- [Défis à relever]:
• 1. Dans le passage à lire, qui a publié les manuscrits de Victor Hugo sous le titre « Choses vues » ?
• 2. Traduisez en anglais cette phrase du passage à lire : « Dans mon bureau il y a un gros tiroir où je plonge souvent. »

- [Passage à lire]:
"""

Dans mon bureau il y a un gros tiroir où je plonge souvent. J’y ai déposé, sur des feuilles volantes, des copies de textes d’auteurs divers. Ces feuilles se sont comme sédimentées et forment une couche épaisse mais je les tourne et les retourne souvent pour qu’elles prennent l’air, l’air du temps, et parfois je vais chercher les plus anciennes, celles qui sont restées collées au fond du tiroir. Textes d’aujourd’hui, d’hier et de jadis, signés de noms connus et parfois textes anonymes, éclats, confidences, illuminations, prières, cris…

Pour ce dixième et dernier épisode de la série estivale « Dans le tiroir de Jean », j’avais d’abord pensé piocher dans ce qui ressemble un peu à un gigantesque tiroir rempli de fragments, papiers, journaux, cahiers, carnets, mais écrits uniquement par un même auteur, Victor Hugo (1802-1885). À l’origine, il y a des manuscrits que Hugo transportait dans des malles à papiers au cours de ses nombreux déplacements. C’est son ami Paul Meurice qui les a publiés deux ans après la mort du poète sous le titre « Choses vues ». II aurait pu ajouter « et dites », mais il ne connaissait pas Jean Deuzèmes. J’ai gardé trois livres de poche des « Choses vues » publiés en 1972 chez Folio Gallimard, en tout environ mille cinq cents pages. Mais comment choisir ? Les genres sont très variés : croquis, bêtisier de l’Assemblée, notes de frais, proclamations grandiloquentes et piques variées : « Le général Trochu, participe passé du verbe trop choir » ; des slogans de manifestations : « Police partout, justice nulle part ». Parfois des morceaux plus suivis, par exemple ces lignes écrites en 1870 alors que Victor Hugo est en exil à Hauteville-House, sa maison de l’île de Guernesey, lignes qui donnent rendez-vous à notre actualité :

16 juillet, 6h du soir.

"""

- [Données fournies]:

"""

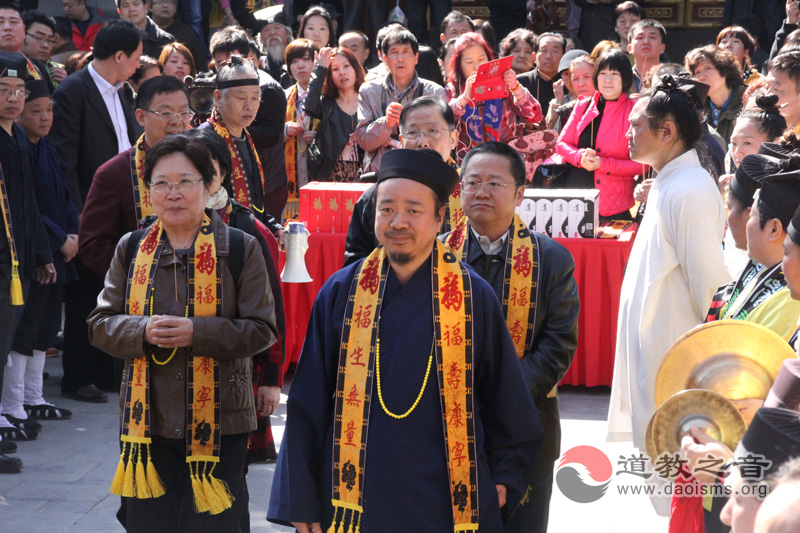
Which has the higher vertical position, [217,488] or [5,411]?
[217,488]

"""
"""

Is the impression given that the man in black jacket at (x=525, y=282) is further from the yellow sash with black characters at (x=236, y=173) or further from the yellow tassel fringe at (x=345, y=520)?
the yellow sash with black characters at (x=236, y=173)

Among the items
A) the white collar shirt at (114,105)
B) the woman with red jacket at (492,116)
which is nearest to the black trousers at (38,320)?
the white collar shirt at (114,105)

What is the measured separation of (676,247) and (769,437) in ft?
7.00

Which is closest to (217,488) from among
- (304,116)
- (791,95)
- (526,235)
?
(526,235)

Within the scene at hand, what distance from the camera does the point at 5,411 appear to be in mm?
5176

"""
"""

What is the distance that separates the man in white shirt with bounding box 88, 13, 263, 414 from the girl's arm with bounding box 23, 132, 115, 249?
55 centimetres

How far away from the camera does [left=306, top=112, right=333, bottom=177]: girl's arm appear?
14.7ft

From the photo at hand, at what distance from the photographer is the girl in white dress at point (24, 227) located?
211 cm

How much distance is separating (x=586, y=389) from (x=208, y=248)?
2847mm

"""

- [Réponses finales]:
• 1. Son ami Paul Meurice, deux ans après la mort du poète.

• 2. In my office there is a big drawer that I often dip into.